Thursday, November 17, 2011

Break me

Well... now that I've opened that can of worms... guess I'll delve a little deeper, right?
Well, not "a little deeper," but I'll stick with the subject for a second.

I'm 26. This issue happened almost 20 years ago... yet... I still am affected by it in my every day life.
I often wonder if it's like that for everyone in my... unfortunate club, or if I'm just a weakass.

It's so conflicting, because in my heart, I really yearn for human contact... like... when I meet people, I really do wish to give them the biggest hug imaginable... because I really am a warm person... and I do give awesome hugs... but then that injured-seven-year-old AnoMALIE cowers away.
I'm not lying when I say that often times, when someone touches me, even with a simple hug, their touch lingers on my skin... as if they burned me.

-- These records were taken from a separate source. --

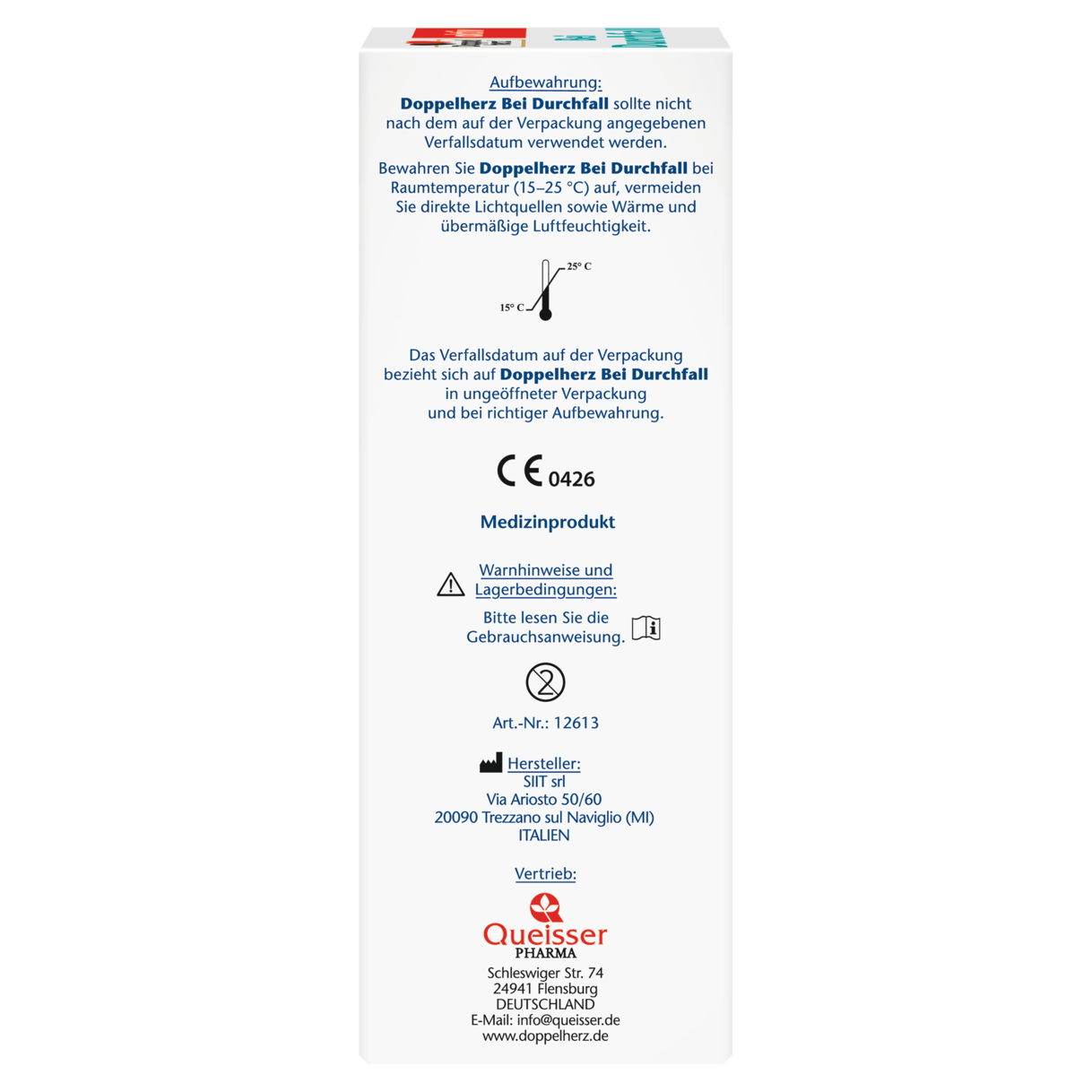 Aufbewahrung:
Doppelherz Bei Durchfall sollte nicht nach dem auf der Verpackung angegebenen Verfallsdatum verwendet werden.

Bewahren Sie Doppelherz Bei Durchfall bei Raumtemperatur (15–25 °C) auf, vermeiden Sie direkte Lichtquellen sowie Wärme und übermäßige Luftfeuchtigkeit.

25° C
15° C

Das Verfallsdatum auf der Verpackung bezieht sich auf Doppelherz Bei Durchfall in ungeöffneter Verpackung und bei richtiger Aufbewahrung.

CE 0426

Medizinprodukt

Warnhinweise und Lagerbedingungen:

Bitte lesen Sie die Gebrauchsanweisung.

2

Art.-Nr.: 12613

Hersteller:
SIIT srl
Via Ariosto 50/60
20090 Trezzano sul Naviglio (MI)
ITALIEN

Vertrieb:

Queisser
PHARMA

Schleswiger Str. 74
24941 Flensburg
DEUTSCHLAND
E-Mail: info@queisser.de
www.doppelherz.de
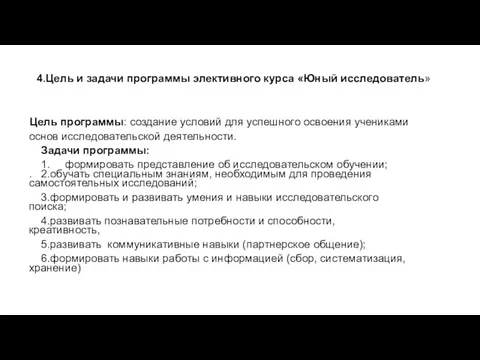 4.Цель и задачи программы элективного курса «Юный исследователь»

Цель программы: создание условий для успешного освоения учениками основ исследовательской деятельности.

Задачи программы:

1. формировать представление об исследовательском обучении;

. 2.обучать специальным знаниям, необходимым для проведения самостоятельных исследований;

3.формировать и развивать умения и навыки исследовательского поиска;

4.развивать познавательные потребности и способности, креативность,

5.развивать коммуникативные навыки (партнерское общение);

6.формировать навыки работы с информацией (сбор, систематизация, хранение)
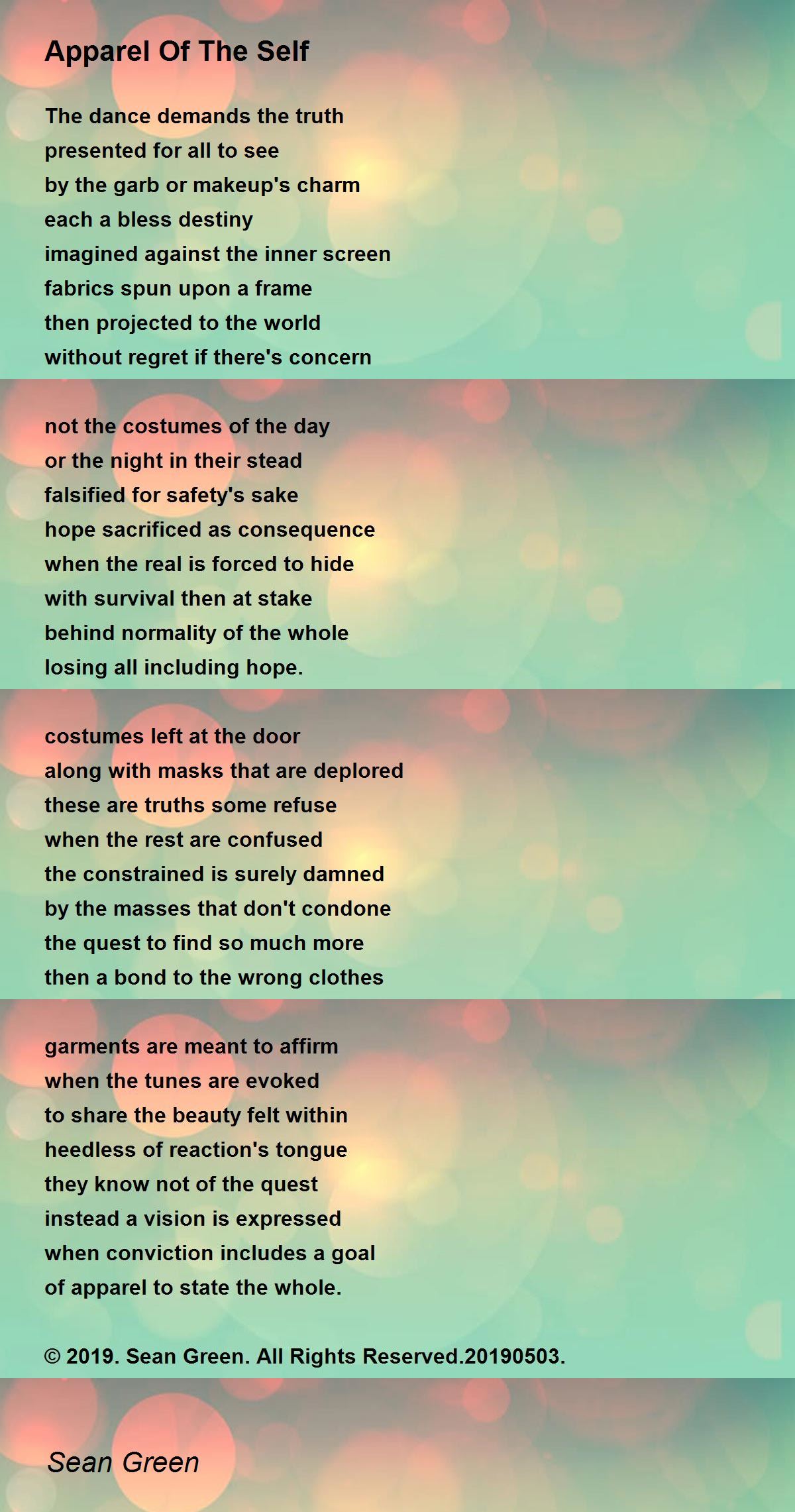 Apparel Of The Self

The dance demands the truth
presented for all to see
by the garb or makeup's charm
each a bless destiny
imagined against the inner screen
fabrics spun upon a frame
then projected to the world
without regret if there's concern

not the costumes of the day
or the night in their stead
falsified for safety's sake
hope sacrificed as consequence
when the real is forced to hide
with survival then at stake
behind normality of the whole
losing all including hope.

costumes left at the door
along with masks that are deplored
these are truths some refuse
when the rest are confused
the constrained is surely damned
by the masses that don't condone
the quest to find so much more
then a bond to the wrong clothes

garments are meant to affirm
when the tunes are evoked
to share the beauty felt within
heedless of reaction's tongue
they know not of the quest
instead a vision is expressed
when conviction includes a goal
of apparel to state the whole.

© 2019. Sean Green. All Rights Reserved.20190503.

Sean Green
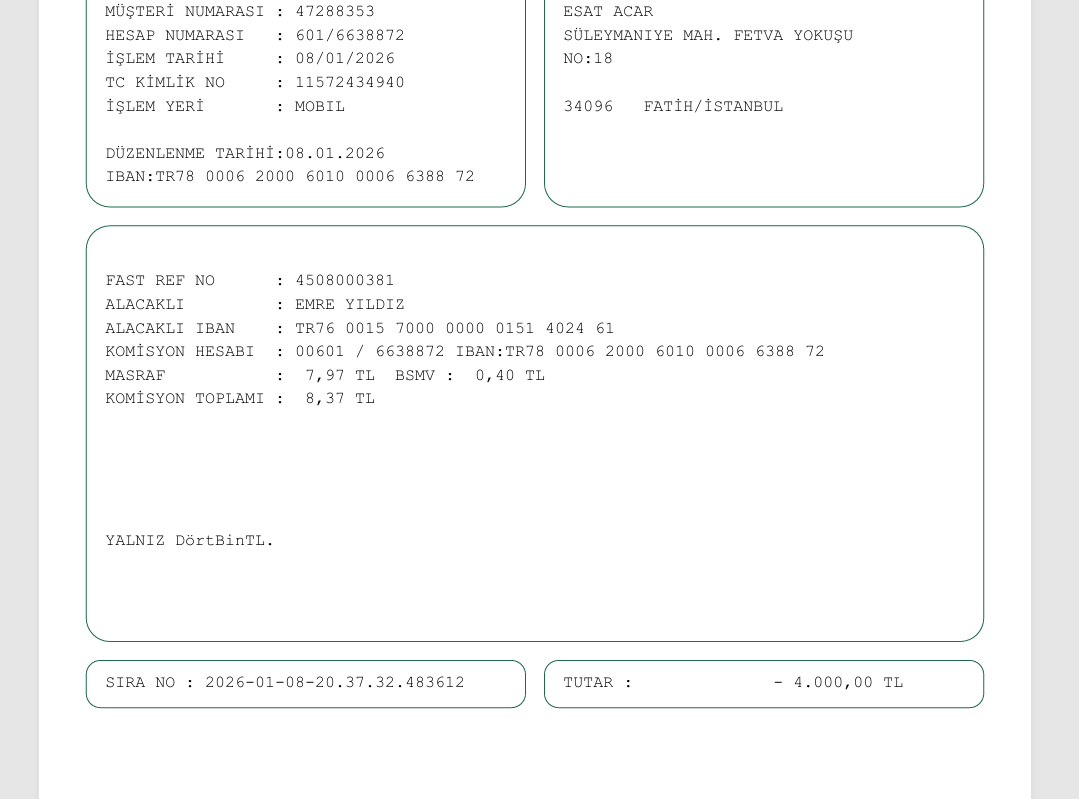 MÜŞTERİ NUMARASI : 47288353
HESAP NUMARASI : 601/6638872
İŞLEM TARİHİ : 08/01/2026
TC KİMLİK NO : 11572434940
İŞLEM YERİ : MOBIL

DÜZENLENME TARİHİ:08.01.2026
IBAN:TR78 0006 2000 6010 0006 6388 72

ESAT ACAR
SÜLEYMANIYE MAH. FETVA YOKUŞU
NO:18

34096 FATİH/İSTANBUL

FAST REF NO : 4508000381
ALACAKLI : EMRE YILDIZ
ALACAKLI IBAN : TR76 0015 7000 0000 0151 4024 61
KOMİSYON HESABI : 00601 / 6638872 IBAN:TR78 0006 2000 6010 0006 6388 72
MASRAF : 7,97 TL BSMV : 0,40 TL
KOMİSYON TOPLAMI : 8,37 TL

YALNIZ DörtBinTL.

SIRA NO : 2026-01-08-20.37.32.483612

TUTAR : - 4.000,00 TL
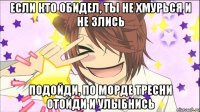 ЕСЛИ КТО ОБИДЕЛ, ТЫ НЕ ХМУРЬСЯ И НЕ ЗЛИСЬ

ПОДОЙДИ, ПО МОРДЕ ТРЕСНИ ОТОЙДИ И УЛЫБНИСЬ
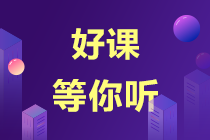 好课
等你听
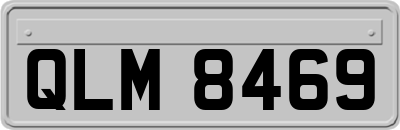 QLM 8469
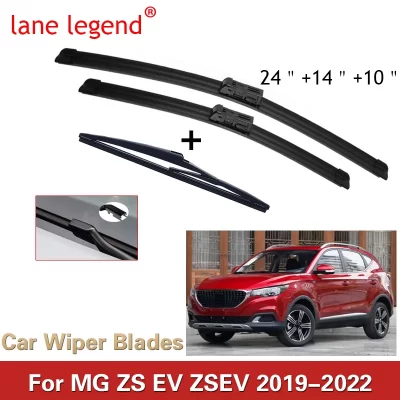 lane legend®

24 " +14 " +10 "

+

Car Wiper Blades

For MG ZS EV ZSEV 2019–2022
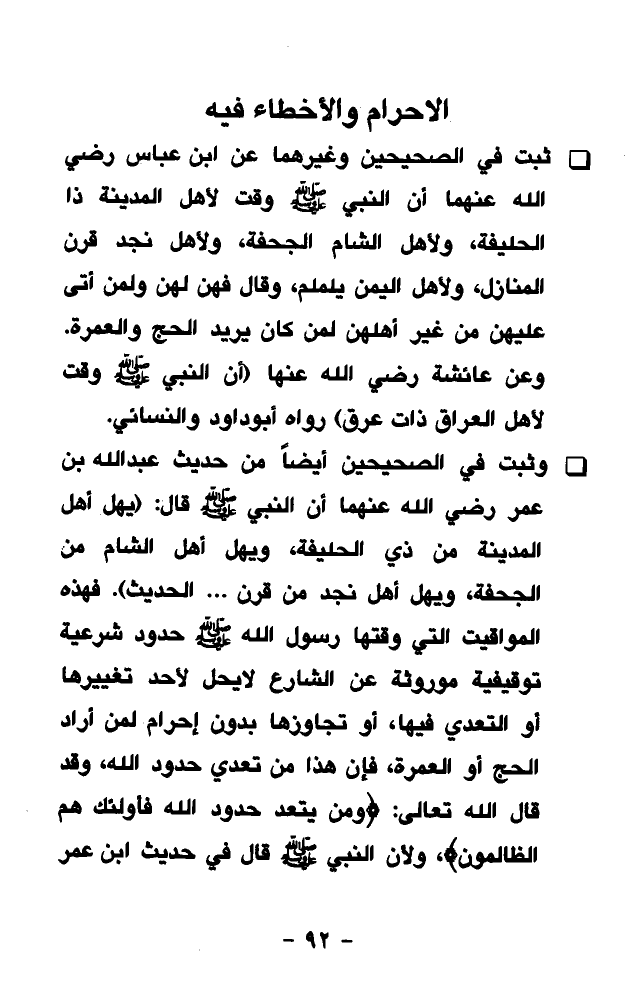 الاحرام والأخطاء فيه

❑ ثبت في الصحيحين وغيرهما عن ابن عباس رضي الله عنهما أن النبي ﷺ وقت لأهل المدينة ذا الحليفة، ولأهل الشام الجحفة، ولأهل نجد قرن المنازل، ولأهل اليمن يلملم، وقال فهن لهن ولمن أتى عليهن من غير أهلهن لمن كان يريد الحج والعمرة. وعن عائشة رضي الله عنها (أن النبي ﷺ وقت لأهل العراق ذات عرق) رواه أبوداود والنسائي.

❑ وثبت في الصحيحين أيضاً من حديث عبدالله بن عمر رضي الله عنهما أن النبي ﷺ قال: (يهل أهل المدينة من ذي الحليفة، ويهل أهل الشام من الجحفة، ويهل أهل نجد من قرن ... الحديث). فهذه المواقيت التي وقتها رسول الله ﷺ حدود شرعية توقيفية موروثة عن الشارع لايحل لأحد تغييرها أو التعدي فيها، أو تجاوزها بدون إحرام لمن أراد الحج أو العمرة، فإن هذا من تعدي حدود الله، وقد قال الله تعالى: ﴿ومن يتعد حدود الله فأولئك هم الظالمون﴾، ولأن النبي ﷺ قال في حديث ابن عمر

- ٩٢ -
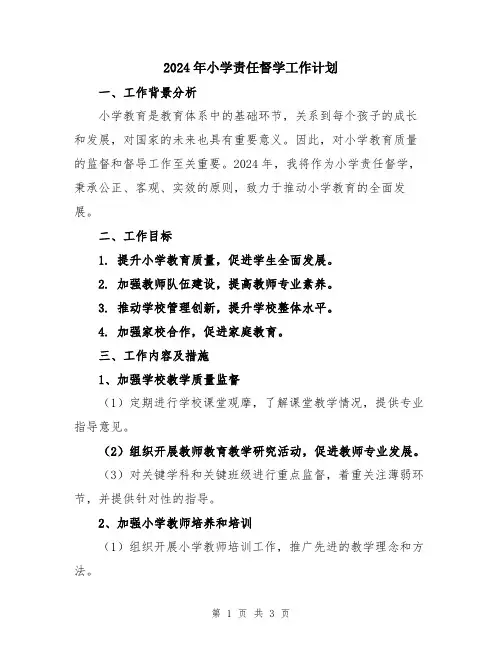 2024年小学责任督学工作计划

一、工作背景分析

小学教育是教育体系中的基础环节，关系到每个孩子的成长和发展，对国家的未来也具有重要意义。因此，对小学教育质量的监督和督导工作至关重要。2024年，我将作为小学责任督学，秉承公正、客观、实效的原则，致力于推动小学教育的全面发展。

二、工作目标

1. 提升小学教育质量，促进学生全面发展。

2. 加强教师队伍建设，提高教师专业素养。

3. 推动学校管理创新，提升学校整体水平。

4. 加强家校合作，促进家庭教育。

三、工作内容及措施

1、加强学校教学质量监督

（1）定期进行学校课堂观摩，了解课堂教学情况，提供专业指导意见。

（2）组织开展教师教育教学研究活动，促进教师专业发展。

（3）对关键学科和关键班级进行重点监督，着重关注薄弱环节，并提供针对性的指导。

2、加强小学教师培养和培训

（1）组织开展小学教师培训工作，推广先进的教学理念和方法。

第 1 页 共 3 页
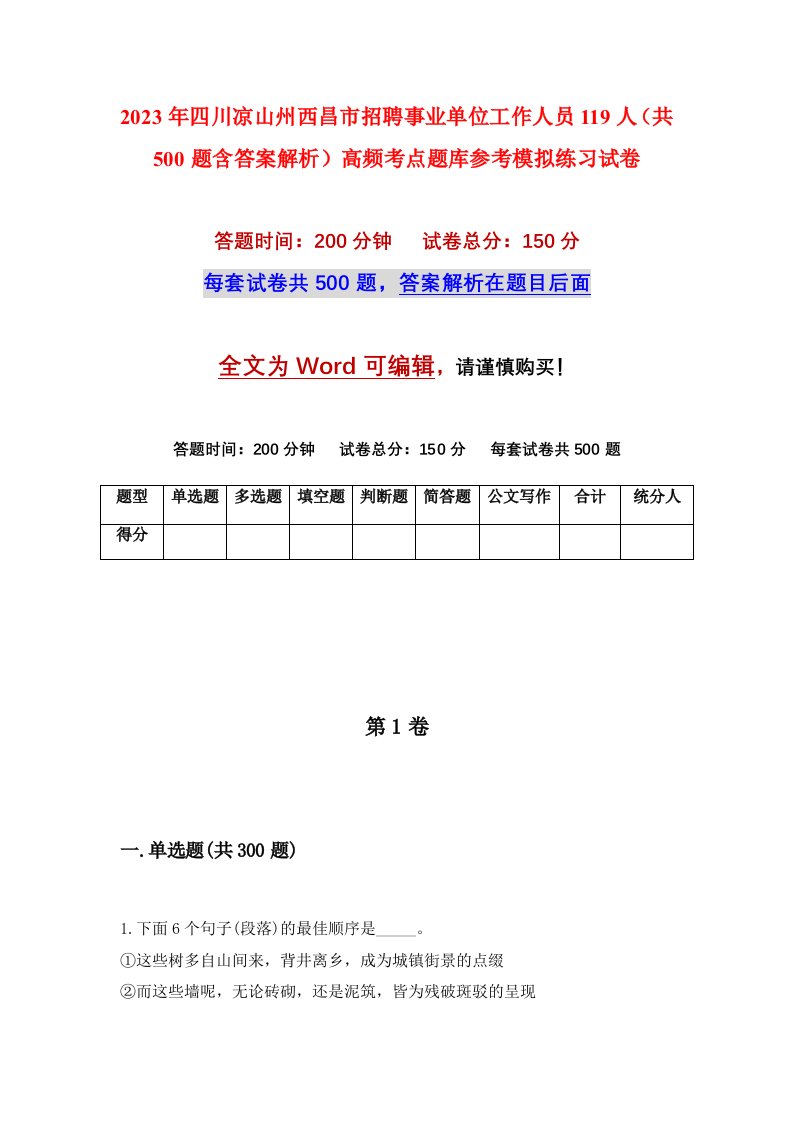 2023年四川凉山州西昌市招聘事业单位工作人员119人（共500题含答案解析）高频考点题库参考模拟练习试卷

答题时间：200分钟　试卷总分：150分

每套试卷共500题，答案解析在题目后面

全文为Word可编辑，请谨慎购买！

答题时间：200分钟　试卷总分：150分　每套试卷共500题

| 题型 | 单选题 | 多选题 | 填空题 | 判断题 | 简答题 | 公文写作 | 合计 | 统分人 |
|---|---|---|---|---|---|---|---|---|
| 得分 | | | | | | | | |

第1卷

一.单选题(共300题)

1.下面6个句子(段落)的最佳顺序是_____。

①这些树多自山间来，背井离乡，成为城镇街景的点缀

②而这些墙呢，无论砖砌，还是泥筑，皆为残破斑驳的呈现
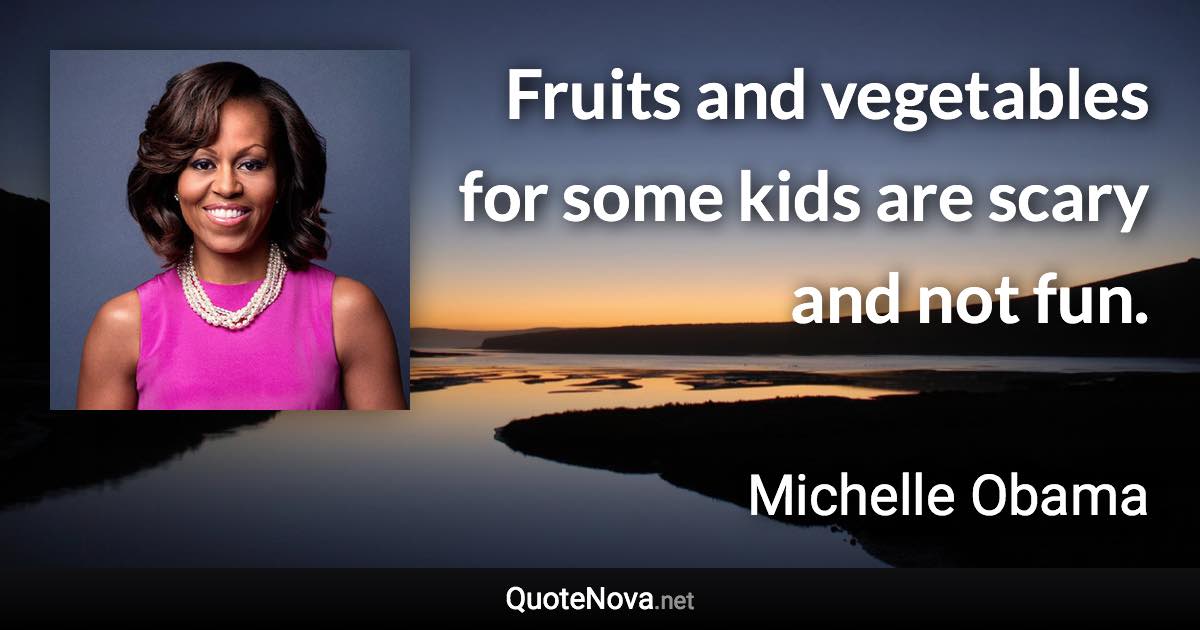 Fruits and vegetables for some kids are scary and not fun.

Michelle Obama

QuoteNova.net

People's hands fucking hurt.
I also shudder when someone makes a move for me. It's a crazy reflex I can't really control... but my initial reaction is always that little shudder of... slight fear?

Makes me feel like a bronco.
Ever seen when a cowboy breaks a bronco? It's a pain in the ass. Then, once the bronco is slightly tame... it'll still be paranoid and freak out with sudden movements. It will somewhat reluctantly take sugar cubes/treats from your hand, and immediately go on guard afterward.
Most horses become tame enough to ride or use for work and whatnot...
... but there will always be one or two who remain pretty wild. You usually have to kill those.